I never felt spooked living in the house, I felt like Bob would've been there to take care of me from any adverse characters residing with me. In fact, I felt like the house was very welcoming to me and kept a close watch on me. So, if there were any of the spirits not wanting me there, they stayed upstairs and I let them be.
I hope the next owner will feel the love here that I did. I wish them well.
It is a lovely old home and neighborhood is mostly calm and generally a wonderful place to live.
One of my favorite neighbors, Vera is 81 years old and grew up in the house across the street, and her husband Richard, (now deceased) grew up in the house next door to me. They were married for 50 years and made/ make the neighborhood something classic to be cherished. Today she is like a mom to me and made me feel loved here.

Monday, January 4, 2010

My house


Is a 100 year old Victorian. I wouldn't have bought it, probably. But I ran into an old boyfriend, the love of my life who I had been with for 12 years, off and on....
here at the house. Bob loved houses, old houses especially. As do/did I. That was one of our occupations when we were together, was looking at houses, looking in windows, or going to the open houses. Bob, being the bold brash crazy man that he was would sometimes jiggle a doorknob or window and get inside to look at a house if he wanted to. While I would hide out in the car and hope not to get busted.
I remember looking at this house when it was for sale many years ago, probably early 1990's, or thereabouts. We came up on the porch and peeked in the windows then.
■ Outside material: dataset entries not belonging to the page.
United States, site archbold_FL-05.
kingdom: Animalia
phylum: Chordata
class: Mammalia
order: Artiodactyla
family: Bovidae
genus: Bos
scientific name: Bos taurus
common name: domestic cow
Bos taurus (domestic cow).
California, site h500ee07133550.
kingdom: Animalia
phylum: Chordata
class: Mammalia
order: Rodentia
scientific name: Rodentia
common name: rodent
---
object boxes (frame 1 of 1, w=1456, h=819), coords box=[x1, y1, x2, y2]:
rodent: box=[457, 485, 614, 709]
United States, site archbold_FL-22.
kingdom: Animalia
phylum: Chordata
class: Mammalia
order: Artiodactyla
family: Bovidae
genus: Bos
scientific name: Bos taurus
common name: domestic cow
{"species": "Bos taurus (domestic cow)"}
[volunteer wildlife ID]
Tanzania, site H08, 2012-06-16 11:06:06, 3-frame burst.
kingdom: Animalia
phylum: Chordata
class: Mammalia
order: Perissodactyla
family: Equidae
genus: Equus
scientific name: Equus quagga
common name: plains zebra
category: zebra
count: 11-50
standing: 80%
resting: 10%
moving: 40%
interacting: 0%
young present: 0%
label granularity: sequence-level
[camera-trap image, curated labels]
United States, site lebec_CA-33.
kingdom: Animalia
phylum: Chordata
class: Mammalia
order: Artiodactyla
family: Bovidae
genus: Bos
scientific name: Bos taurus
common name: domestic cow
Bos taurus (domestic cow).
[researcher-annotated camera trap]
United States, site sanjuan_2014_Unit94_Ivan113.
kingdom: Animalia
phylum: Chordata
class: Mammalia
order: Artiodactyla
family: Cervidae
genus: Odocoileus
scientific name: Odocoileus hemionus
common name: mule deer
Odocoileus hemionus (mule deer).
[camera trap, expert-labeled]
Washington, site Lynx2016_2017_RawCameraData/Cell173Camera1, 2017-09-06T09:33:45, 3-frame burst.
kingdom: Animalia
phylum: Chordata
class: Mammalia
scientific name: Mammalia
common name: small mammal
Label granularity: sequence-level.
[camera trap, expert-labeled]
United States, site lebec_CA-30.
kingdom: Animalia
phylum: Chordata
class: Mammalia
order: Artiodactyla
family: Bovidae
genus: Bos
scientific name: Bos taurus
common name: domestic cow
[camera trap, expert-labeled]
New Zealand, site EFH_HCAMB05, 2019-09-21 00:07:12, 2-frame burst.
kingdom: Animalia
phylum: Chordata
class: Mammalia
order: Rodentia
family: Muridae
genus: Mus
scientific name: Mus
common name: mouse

No sale sign at that time.
I moved to Colorado in the early '90's since our relationship didn't seem to be progressing very well, 6 years and no proposal! I went back with my teenage daughter Kali and we bought an old Craftsman house in Grand Junction. It needed some TLC, but was a very nice house for us. After Kali graduated and wanted to come back to California, I moved too, to Dublin and bought a little house there. I had seen Bob many times after I went to Colorado, he seemed to not think that we had broken up, but that I was somewhere nice for him to go visit, every month for 5 years!
When finally, I put the pressure on him to commit, or not, we broke up. Again.
So, coming back to Antioch to visit my dentist, I saw his truck in front of this beautiful old Victorian. We hadn't seen each other in nearly 2 years, but I had never gotten over him.
So there he was, in the back porch, building some steps going up to the back door. When I appeared there, I thought he was going to have a heart attack when he saw me.
But he looked so pleased, and I couldn't help having the same old feelings flood over me. So, after we talked, and he told me he had a woman living with him now, nearly broke my heart. But I wanted this house. Maybe it had to do with him, but I know the house was my house from the moment I saw it. It scared me to death.
And I wanted it so bad. But to be honest, the connection with him was just as strong as it ever was. He was a big burly man, loud and boisterous, and crazy and loving.
So, I bought the house.
And I knew at the time, it was more than I could deal with. But it welcomed me in.
And made me love it. I gave it my heart.
It's been a lot to me, the love of Bob, and the love of old houses... And everyone said how nicely my antiques fit into it. As if they were bought for this old house.
I've been here nearly 11 years, and didn't think I could keep it this long.
But with the downturn in the market, my real estate career was such a struggle.
And Bob and I never got back together. He stayed with the woman he was with, and he died in 2002. So we never got back together, but I know he was happy with me getting this house, and loved that I lived here this long.
I lost it to foreclosure a month ago, and am being evicted. The house was being sold short to a friend who was going to rent it back to me, but the stricter guidlines that the banks have initiated have made it too difficult for him to buy it for me.
And though I've asked other people if they would buy it so I could rent it back, haven't found anyone able or willing to do this. So, it fell through the cracks, as did I. And I am dealing.
I am trying to be philosophical about this. There are many places in the world to live, so maybe I will move out and move somewhere else. Maybe I'm just a turtle with my stuff in my car, or in storage, and it is time to go. To move it on.
Such is life.
Such is the journey we are all on.
I will survive.
And I will smile again.
Trying!
It will all be good again.
I have my family, my friends, and my health.